By Michael D. Koppel, CPA, PFS, CITP, MBA
Retired Partner at Gray, Gray & Gray
January 2015
The title of this article is taken from the 1943 Broadway musical, Oklahoma. But it may also be applied to a very important tax concept that also originated with a musical great from an earlier decade.
In 1930, songwriter George M. Cohan went to tax court to dispute the denial of deductions for business entertainment and travel expenses. The IRS had denied the deduction because Cohan had kept no records of his spending. The resulting decision has been a benchmark for such cases in which taxpayers who are unable to produce records of actual expenditures may rely on reasonable estimates provided there is some factual basis for it. The decision read, in part, “Absolute certainty in such matters is usually impossible and is not necessary; the Board should make as close an approximation as it can, bearing heavily if it chooses upon the taxpayer whose inexactitude is of his own making.”
It is important to remember that unless the tax rules require a certain level of documentation a taxpayer is allowed to substantiate the deduction through other methods. But that does not absolve the taxpayer from complying with the rules when there are specific requirements. This was demonstrated very clearly in the 2014 case of David H. Garza v. Commissioner U.S. Tax Court. David Garza claimed business travel expenses in relation to his employment, but was unable to produce detailed, written logs of the expenses with specific business reasons for each expenditure.
The decision in this case demonstrates that certain expenses require very detailed documentation in order to be deducted, even if the court believes they are legitimate deductions. As the court said “Nevertheless, while we believe that petitioner had business travel expenses in relation to his employment, the Court must heed the strict substantiation requirements of section 274(d).
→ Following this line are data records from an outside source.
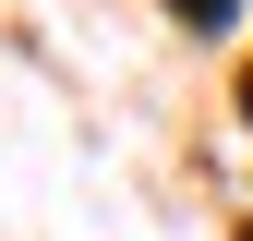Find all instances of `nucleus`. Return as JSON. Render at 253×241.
Returning <instances> with one entry per match:
<instances>
[{
    "label": "nucleus",
    "instance_id": "nucleus-1",
    "mask_svg": "<svg viewBox=\"0 0 253 241\" xmlns=\"http://www.w3.org/2000/svg\"><path fill=\"white\" fill-rule=\"evenodd\" d=\"M181 24H229V0H181Z\"/></svg>",
    "mask_w": 253,
    "mask_h": 241
},
{
    "label": "nucleus",
    "instance_id": "nucleus-2",
    "mask_svg": "<svg viewBox=\"0 0 253 241\" xmlns=\"http://www.w3.org/2000/svg\"><path fill=\"white\" fill-rule=\"evenodd\" d=\"M241 109H253V73H241Z\"/></svg>",
    "mask_w": 253,
    "mask_h": 241
}]
</instances>
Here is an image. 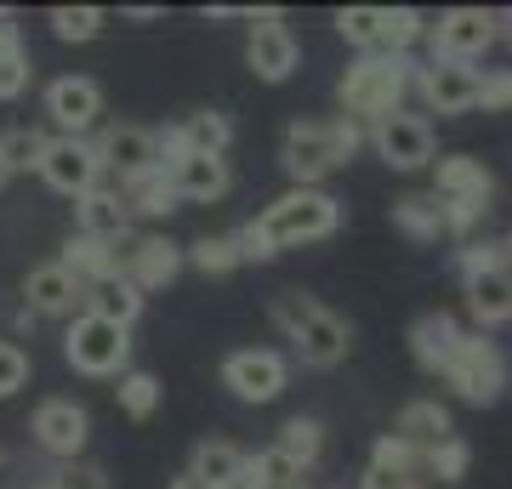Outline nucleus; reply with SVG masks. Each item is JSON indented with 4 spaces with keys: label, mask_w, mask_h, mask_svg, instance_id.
<instances>
[{
    "label": "nucleus",
    "mask_w": 512,
    "mask_h": 489,
    "mask_svg": "<svg viewBox=\"0 0 512 489\" xmlns=\"http://www.w3.org/2000/svg\"><path fill=\"white\" fill-rule=\"evenodd\" d=\"M416 57H387V52H370V57H353L342 80H336V97H342V114L353 126H376L387 114L404 109V97L416 91Z\"/></svg>",
    "instance_id": "nucleus-1"
},
{
    "label": "nucleus",
    "mask_w": 512,
    "mask_h": 489,
    "mask_svg": "<svg viewBox=\"0 0 512 489\" xmlns=\"http://www.w3.org/2000/svg\"><path fill=\"white\" fill-rule=\"evenodd\" d=\"M359 143H365V126H353L348 114H336V120H291L285 143H279V165H285V177L296 188H319L330 171H342L359 154Z\"/></svg>",
    "instance_id": "nucleus-2"
},
{
    "label": "nucleus",
    "mask_w": 512,
    "mask_h": 489,
    "mask_svg": "<svg viewBox=\"0 0 512 489\" xmlns=\"http://www.w3.org/2000/svg\"><path fill=\"white\" fill-rule=\"evenodd\" d=\"M274 325L285 330V342L296 347V359L308 364V370H336L353 347V325L342 313H330L319 296H308V290H279Z\"/></svg>",
    "instance_id": "nucleus-3"
},
{
    "label": "nucleus",
    "mask_w": 512,
    "mask_h": 489,
    "mask_svg": "<svg viewBox=\"0 0 512 489\" xmlns=\"http://www.w3.org/2000/svg\"><path fill=\"white\" fill-rule=\"evenodd\" d=\"M262 239L279 251H296V245H313V239H330L342 228V200L325 194V188H291V194H279L262 217H256Z\"/></svg>",
    "instance_id": "nucleus-4"
},
{
    "label": "nucleus",
    "mask_w": 512,
    "mask_h": 489,
    "mask_svg": "<svg viewBox=\"0 0 512 489\" xmlns=\"http://www.w3.org/2000/svg\"><path fill=\"white\" fill-rule=\"evenodd\" d=\"M495 40H501V12H484V6H450L439 18H427V52H433V63H467V69H478Z\"/></svg>",
    "instance_id": "nucleus-5"
},
{
    "label": "nucleus",
    "mask_w": 512,
    "mask_h": 489,
    "mask_svg": "<svg viewBox=\"0 0 512 489\" xmlns=\"http://www.w3.org/2000/svg\"><path fill=\"white\" fill-rule=\"evenodd\" d=\"M63 359L80 370V376H126L131 370V330L126 325H109L97 313H74L69 319V336H63Z\"/></svg>",
    "instance_id": "nucleus-6"
},
{
    "label": "nucleus",
    "mask_w": 512,
    "mask_h": 489,
    "mask_svg": "<svg viewBox=\"0 0 512 489\" xmlns=\"http://www.w3.org/2000/svg\"><path fill=\"white\" fill-rule=\"evenodd\" d=\"M444 387L456 393L461 404H495L507 393V359H501V347L484 336V330H467L456 347V359L444 364Z\"/></svg>",
    "instance_id": "nucleus-7"
},
{
    "label": "nucleus",
    "mask_w": 512,
    "mask_h": 489,
    "mask_svg": "<svg viewBox=\"0 0 512 489\" xmlns=\"http://www.w3.org/2000/svg\"><path fill=\"white\" fill-rule=\"evenodd\" d=\"M365 143L376 148V160L393 165V171H421V165L439 160V137H433V120L427 114H387V120H376V126L365 131Z\"/></svg>",
    "instance_id": "nucleus-8"
},
{
    "label": "nucleus",
    "mask_w": 512,
    "mask_h": 489,
    "mask_svg": "<svg viewBox=\"0 0 512 489\" xmlns=\"http://www.w3.org/2000/svg\"><path fill=\"white\" fill-rule=\"evenodd\" d=\"M222 387L234 393L239 404H274L285 387H291V364L274 347H239L222 359Z\"/></svg>",
    "instance_id": "nucleus-9"
},
{
    "label": "nucleus",
    "mask_w": 512,
    "mask_h": 489,
    "mask_svg": "<svg viewBox=\"0 0 512 489\" xmlns=\"http://www.w3.org/2000/svg\"><path fill=\"white\" fill-rule=\"evenodd\" d=\"M478 80H484V69H467V63H421L416 69V97L427 114H439V120H450V114H473L478 109Z\"/></svg>",
    "instance_id": "nucleus-10"
},
{
    "label": "nucleus",
    "mask_w": 512,
    "mask_h": 489,
    "mask_svg": "<svg viewBox=\"0 0 512 489\" xmlns=\"http://www.w3.org/2000/svg\"><path fill=\"white\" fill-rule=\"evenodd\" d=\"M40 177H46V188L80 200V194H92L97 182H103V154H97L92 137H52L46 160H40Z\"/></svg>",
    "instance_id": "nucleus-11"
},
{
    "label": "nucleus",
    "mask_w": 512,
    "mask_h": 489,
    "mask_svg": "<svg viewBox=\"0 0 512 489\" xmlns=\"http://www.w3.org/2000/svg\"><path fill=\"white\" fill-rule=\"evenodd\" d=\"M296 35L285 29V12H256L251 18V46H245V63H251L256 80H268V86H285L296 74Z\"/></svg>",
    "instance_id": "nucleus-12"
},
{
    "label": "nucleus",
    "mask_w": 512,
    "mask_h": 489,
    "mask_svg": "<svg viewBox=\"0 0 512 489\" xmlns=\"http://www.w3.org/2000/svg\"><path fill=\"white\" fill-rule=\"evenodd\" d=\"M46 114L63 137H86V131L103 120V86L92 74H57L46 86Z\"/></svg>",
    "instance_id": "nucleus-13"
},
{
    "label": "nucleus",
    "mask_w": 512,
    "mask_h": 489,
    "mask_svg": "<svg viewBox=\"0 0 512 489\" xmlns=\"http://www.w3.org/2000/svg\"><path fill=\"white\" fill-rule=\"evenodd\" d=\"M86 438H92V416H86V404L46 399L35 410V444L52 455V461H80Z\"/></svg>",
    "instance_id": "nucleus-14"
},
{
    "label": "nucleus",
    "mask_w": 512,
    "mask_h": 489,
    "mask_svg": "<svg viewBox=\"0 0 512 489\" xmlns=\"http://www.w3.org/2000/svg\"><path fill=\"white\" fill-rule=\"evenodd\" d=\"M188 268V251L177 245V239H165V234H137L131 239V251H126V279L137 290H160L171 285L177 273Z\"/></svg>",
    "instance_id": "nucleus-15"
},
{
    "label": "nucleus",
    "mask_w": 512,
    "mask_h": 489,
    "mask_svg": "<svg viewBox=\"0 0 512 489\" xmlns=\"http://www.w3.org/2000/svg\"><path fill=\"white\" fill-rule=\"evenodd\" d=\"M23 302H29V313H46V319H63V313H86V285L74 279L63 262H40V268H29V279H23Z\"/></svg>",
    "instance_id": "nucleus-16"
},
{
    "label": "nucleus",
    "mask_w": 512,
    "mask_h": 489,
    "mask_svg": "<svg viewBox=\"0 0 512 489\" xmlns=\"http://www.w3.org/2000/svg\"><path fill=\"white\" fill-rule=\"evenodd\" d=\"M433 194L439 200H467V205H490L495 200V171L473 154H439L433 160Z\"/></svg>",
    "instance_id": "nucleus-17"
},
{
    "label": "nucleus",
    "mask_w": 512,
    "mask_h": 489,
    "mask_svg": "<svg viewBox=\"0 0 512 489\" xmlns=\"http://www.w3.org/2000/svg\"><path fill=\"white\" fill-rule=\"evenodd\" d=\"M92 143L103 154V171H120V182L160 165V143H154L148 126H109V131H97Z\"/></svg>",
    "instance_id": "nucleus-18"
},
{
    "label": "nucleus",
    "mask_w": 512,
    "mask_h": 489,
    "mask_svg": "<svg viewBox=\"0 0 512 489\" xmlns=\"http://www.w3.org/2000/svg\"><path fill=\"white\" fill-rule=\"evenodd\" d=\"M461 319L456 313H421L416 325H410V359L427 370V376H444V364L456 359V347H461Z\"/></svg>",
    "instance_id": "nucleus-19"
},
{
    "label": "nucleus",
    "mask_w": 512,
    "mask_h": 489,
    "mask_svg": "<svg viewBox=\"0 0 512 489\" xmlns=\"http://www.w3.org/2000/svg\"><path fill=\"white\" fill-rule=\"evenodd\" d=\"M74 222H80V234L86 239H109V245H120V239L131 234V205H126L120 188H103V182H97L92 194L74 200Z\"/></svg>",
    "instance_id": "nucleus-20"
},
{
    "label": "nucleus",
    "mask_w": 512,
    "mask_h": 489,
    "mask_svg": "<svg viewBox=\"0 0 512 489\" xmlns=\"http://www.w3.org/2000/svg\"><path fill=\"white\" fill-rule=\"evenodd\" d=\"M57 262H63V268H69L86 290L109 285V279H120V273H126L120 245H109V239H86V234H74L69 245H63V256H57Z\"/></svg>",
    "instance_id": "nucleus-21"
},
{
    "label": "nucleus",
    "mask_w": 512,
    "mask_h": 489,
    "mask_svg": "<svg viewBox=\"0 0 512 489\" xmlns=\"http://www.w3.org/2000/svg\"><path fill=\"white\" fill-rule=\"evenodd\" d=\"M171 182H177V200L217 205L222 194L234 188V171H228V160H222V154H188V160L171 171Z\"/></svg>",
    "instance_id": "nucleus-22"
},
{
    "label": "nucleus",
    "mask_w": 512,
    "mask_h": 489,
    "mask_svg": "<svg viewBox=\"0 0 512 489\" xmlns=\"http://www.w3.org/2000/svg\"><path fill=\"white\" fill-rule=\"evenodd\" d=\"M461 285H467V313H473V325L484 330V336L512 325V268L478 273V279H461Z\"/></svg>",
    "instance_id": "nucleus-23"
},
{
    "label": "nucleus",
    "mask_w": 512,
    "mask_h": 489,
    "mask_svg": "<svg viewBox=\"0 0 512 489\" xmlns=\"http://www.w3.org/2000/svg\"><path fill=\"white\" fill-rule=\"evenodd\" d=\"M393 433H399L404 444H416V450L427 455L433 444L456 438V421H450V410H444L439 399H410V404L399 410V421H393Z\"/></svg>",
    "instance_id": "nucleus-24"
},
{
    "label": "nucleus",
    "mask_w": 512,
    "mask_h": 489,
    "mask_svg": "<svg viewBox=\"0 0 512 489\" xmlns=\"http://www.w3.org/2000/svg\"><path fill=\"white\" fill-rule=\"evenodd\" d=\"M188 472H194L205 489H239V478H245V450L228 444V438H200Z\"/></svg>",
    "instance_id": "nucleus-25"
},
{
    "label": "nucleus",
    "mask_w": 512,
    "mask_h": 489,
    "mask_svg": "<svg viewBox=\"0 0 512 489\" xmlns=\"http://www.w3.org/2000/svg\"><path fill=\"white\" fill-rule=\"evenodd\" d=\"M393 222H399L404 239H416V245H439L444 239L439 194H399V200H393Z\"/></svg>",
    "instance_id": "nucleus-26"
},
{
    "label": "nucleus",
    "mask_w": 512,
    "mask_h": 489,
    "mask_svg": "<svg viewBox=\"0 0 512 489\" xmlns=\"http://www.w3.org/2000/svg\"><path fill=\"white\" fill-rule=\"evenodd\" d=\"M120 194H126L131 211H143V217H171L177 211V182H171V171L165 165H154V171H137V177L120 182Z\"/></svg>",
    "instance_id": "nucleus-27"
},
{
    "label": "nucleus",
    "mask_w": 512,
    "mask_h": 489,
    "mask_svg": "<svg viewBox=\"0 0 512 489\" xmlns=\"http://www.w3.org/2000/svg\"><path fill=\"white\" fill-rule=\"evenodd\" d=\"M143 290L131 285L126 273H120V279H109V285H97V290H86V313H97V319H109V325H137V319H143Z\"/></svg>",
    "instance_id": "nucleus-28"
},
{
    "label": "nucleus",
    "mask_w": 512,
    "mask_h": 489,
    "mask_svg": "<svg viewBox=\"0 0 512 489\" xmlns=\"http://www.w3.org/2000/svg\"><path fill=\"white\" fill-rule=\"evenodd\" d=\"M285 461H296L302 472H313L319 467V455H325V427L313 416H291L285 427H279V444H274Z\"/></svg>",
    "instance_id": "nucleus-29"
},
{
    "label": "nucleus",
    "mask_w": 512,
    "mask_h": 489,
    "mask_svg": "<svg viewBox=\"0 0 512 489\" xmlns=\"http://www.w3.org/2000/svg\"><path fill=\"white\" fill-rule=\"evenodd\" d=\"M46 131L35 126H12V131H0V165H6V177L12 171H40V160H46Z\"/></svg>",
    "instance_id": "nucleus-30"
},
{
    "label": "nucleus",
    "mask_w": 512,
    "mask_h": 489,
    "mask_svg": "<svg viewBox=\"0 0 512 489\" xmlns=\"http://www.w3.org/2000/svg\"><path fill=\"white\" fill-rule=\"evenodd\" d=\"M370 467L393 472V478H427V455H421L416 444H404L399 433H382L370 444Z\"/></svg>",
    "instance_id": "nucleus-31"
},
{
    "label": "nucleus",
    "mask_w": 512,
    "mask_h": 489,
    "mask_svg": "<svg viewBox=\"0 0 512 489\" xmlns=\"http://www.w3.org/2000/svg\"><path fill=\"white\" fill-rule=\"evenodd\" d=\"M336 35L359 46V57L382 52V6H342L336 12Z\"/></svg>",
    "instance_id": "nucleus-32"
},
{
    "label": "nucleus",
    "mask_w": 512,
    "mask_h": 489,
    "mask_svg": "<svg viewBox=\"0 0 512 489\" xmlns=\"http://www.w3.org/2000/svg\"><path fill=\"white\" fill-rule=\"evenodd\" d=\"M188 262H194L200 273H211V279H222V273L245 268V251H239L234 234H205V239H194V245H188Z\"/></svg>",
    "instance_id": "nucleus-33"
},
{
    "label": "nucleus",
    "mask_w": 512,
    "mask_h": 489,
    "mask_svg": "<svg viewBox=\"0 0 512 489\" xmlns=\"http://www.w3.org/2000/svg\"><path fill=\"white\" fill-rule=\"evenodd\" d=\"M188 137V148L194 154H228V143H234V126H228V114L217 109H200V114H188V120H177Z\"/></svg>",
    "instance_id": "nucleus-34"
},
{
    "label": "nucleus",
    "mask_w": 512,
    "mask_h": 489,
    "mask_svg": "<svg viewBox=\"0 0 512 489\" xmlns=\"http://www.w3.org/2000/svg\"><path fill=\"white\" fill-rule=\"evenodd\" d=\"M467 467H473V444H467L461 433L427 450V484H433V478H439V484H461V478H467Z\"/></svg>",
    "instance_id": "nucleus-35"
},
{
    "label": "nucleus",
    "mask_w": 512,
    "mask_h": 489,
    "mask_svg": "<svg viewBox=\"0 0 512 489\" xmlns=\"http://www.w3.org/2000/svg\"><path fill=\"white\" fill-rule=\"evenodd\" d=\"M46 23H52L57 40H97L103 23H109V12H103V6H52Z\"/></svg>",
    "instance_id": "nucleus-36"
},
{
    "label": "nucleus",
    "mask_w": 512,
    "mask_h": 489,
    "mask_svg": "<svg viewBox=\"0 0 512 489\" xmlns=\"http://www.w3.org/2000/svg\"><path fill=\"white\" fill-rule=\"evenodd\" d=\"M114 393H120V410H126L131 421H148L154 410H160V381L148 376V370H126Z\"/></svg>",
    "instance_id": "nucleus-37"
},
{
    "label": "nucleus",
    "mask_w": 512,
    "mask_h": 489,
    "mask_svg": "<svg viewBox=\"0 0 512 489\" xmlns=\"http://www.w3.org/2000/svg\"><path fill=\"white\" fill-rule=\"evenodd\" d=\"M456 268H461V279L512 268V262H507V239H467V245L456 251Z\"/></svg>",
    "instance_id": "nucleus-38"
},
{
    "label": "nucleus",
    "mask_w": 512,
    "mask_h": 489,
    "mask_svg": "<svg viewBox=\"0 0 512 489\" xmlns=\"http://www.w3.org/2000/svg\"><path fill=\"white\" fill-rule=\"evenodd\" d=\"M46 489H109V472L97 461H57Z\"/></svg>",
    "instance_id": "nucleus-39"
},
{
    "label": "nucleus",
    "mask_w": 512,
    "mask_h": 489,
    "mask_svg": "<svg viewBox=\"0 0 512 489\" xmlns=\"http://www.w3.org/2000/svg\"><path fill=\"white\" fill-rule=\"evenodd\" d=\"M29 52H23V46H6V52H0V103H12V97H23V91H29Z\"/></svg>",
    "instance_id": "nucleus-40"
},
{
    "label": "nucleus",
    "mask_w": 512,
    "mask_h": 489,
    "mask_svg": "<svg viewBox=\"0 0 512 489\" xmlns=\"http://www.w3.org/2000/svg\"><path fill=\"white\" fill-rule=\"evenodd\" d=\"M478 109L512 114V69H484V80H478Z\"/></svg>",
    "instance_id": "nucleus-41"
},
{
    "label": "nucleus",
    "mask_w": 512,
    "mask_h": 489,
    "mask_svg": "<svg viewBox=\"0 0 512 489\" xmlns=\"http://www.w3.org/2000/svg\"><path fill=\"white\" fill-rule=\"evenodd\" d=\"M23 381H29V353L18 342H0V399H12Z\"/></svg>",
    "instance_id": "nucleus-42"
},
{
    "label": "nucleus",
    "mask_w": 512,
    "mask_h": 489,
    "mask_svg": "<svg viewBox=\"0 0 512 489\" xmlns=\"http://www.w3.org/2000/svg\"><path fill=\"white\" fill-rule=\"evenodd\" d=\"M359 489H427V478H393L382 467H365L359 472Z\"/></svg>",
    "instance_id": "nucleus-43"
},
{
    "label": "nucleus",
    "mask_w": 512,
    "mask_h": 489,
    "mask_svg": "<svg viewBox=\"0 0 512 489\" xmlns=\"http://www.w3.org/2000/svg\"><path fill=\"white\" fill-rule=\"evenodd\" d=\"M6 46H23V40H18V18L0 6V52H6Z\"/></svg>",
    "instance_id": "nucleus-44"
},
{
    "label": "nucleus",
    "mask_w": 512,
    "mask_h": 489,
    "mask_svg": "<svg viewBox=\"0 0 512 489\" xmlns=\"http://www.w3.org/2000/svg\"><path fill=\"white\" fill-rule=\"evenodd\" d=\"M165 489H205V484H200V478H194V472H177V478H171V484H165Z\"/></svg>",
    "instance_id": "nucleus-45"
},
{
    "label": "nucleus",
    "mask_w": 512,
    "mask_h": 489,
    "mask_svg": "<svg viewBox=\"0 0 512 489\" xmlns=\"http://www.w3.org/2000/svg\"><path fill=\"white\" fill-rule=\"evenodd\" d=\"M501 40H512V12H501Z\"/></svg>",
    "instance_id": "nucleus-46"
},
{
    "label": "nucleus",
    "mask_w": 512,
    "mask_h": 489,
    "mask_svg": "<svg viewBox=\"0 0 512 489\" xmlns=\"http://www.w3.org/2000/svg\"><path fill=\"white\" fill-rule=\"evenodd\" d=\"M507 262H512V234H507Z\"/></svg>",
    "instance_id": "nucleus-47"
},
{
    "label": "nucleus",
    "mask_w": 512,
    "mask_h": 489,
    "mask_svg": "<svg viewBox=\"0 0 512 489\" xmlns=\"http://www.w3.org/2000/svg\"><path fill=\"white\" fill-rule=\"evenodd\" d=\"M0 182H6V165H0Z\"/></svg>",
    "instance_id": "nucleus-48"
},
{
    "label": "nucleus",
    "mask_w": 512,
    "mask_h": 489,
    "mask_svg": "<svg viewBox=\"0 0 512 489\" xmlns=\"http://www.w3.org/2000/svg\"><path fill=\"white\" fill-rule=\"evenodd\" d=\"M35 489H46V484H35Z\"/></svg>",
    "instance_id": "nucleus-49"
}]
</instances>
See, e.g., DeLima v. Commissioner, at *16 (finding with no doubt that the taxpayer used a vehicle for business purposes, yet having no choice but to deny the vehicle expense deduction because she failed to follow the requirements of section 274(d) and its related regulations).”
This is where “all er nothing” comes into play. You can’t keep a partial record and guess at the rest. Unless you can document in detail all of your business-related expenses (as outlined in the strict substantiation requirements of IRC section 274(d)), the IRS is very likely going to deny all of the deductions.
IRC 274(d) identifies four different classes of expenses:
- 274(d)(1) – traveling expense (including meals and lodging while away from home)
- 274(d)(2) – any item with respect to an activity which is of a type generally considered to constitute entertainment, amusement, or recreation, or with respect to a facility used in connection with such an activity
- 274(d)(3) – business gifts (still limited to $25)
- 274(d)(4) – any listed property (as defined in section 280F(d)(4))
The last class – Sec. 280F(d)(4) &ndash covers assets that are used by the vast majority of closely held businesses. This includes any passenger car or other vehicle used for transportation, property of a type generally used for purposes of entertainment, recreation or amusement, any computer or peripheral equipment, and any other property of a type specified by the Secretary by regulations.
Please note that certain vehicles that cannot be used for personal use, other than a de minimus amount, are exempted from the substantiation requirements. However, it is important for businesses to discuss vehicles such as trucks, vans and SUVs with a qualified tax professional to determine if they are exempt.
So what qualifies as “substantiation” of business travel and entertainment expenses?
The regulations require “adequate records or by sufficient evidence corroborating the taxpayer’s own statement (A) the amount of such expense or other item, (B) the time and place of the travel, entertainment, amusement, recreation or use of the facility or property, or the date and description of the gift, (C) the business purpose of the expense or other item, and (D) the business relationship to the taxpayer of persons entertained, using the facility or property, or receiving the gift.”
Please don’t get the impression from the above paragraph that “a taxpayer’s own statement” is going to carry much weight. As we have seen in Garza and other cases, the IRS and the courts want to see contemporaneous records with the details listed above before they will allow a deduction.
Other cases leading up to and following the 2014 Garza case have also demonstrated the importance of keeping detailed contemporaneous records for business vehicles that can be used for personal use. While these cases do not create new tax law, they provide the IRS with more than enough ammunition for disallowing all of this type of expense if any deduction is not fully documented.
Taxpayers and their tax advisors need to understand that this documentation is required to take a deduction on a tax return. The courts and the IRS will not allow any deduction without this documentation.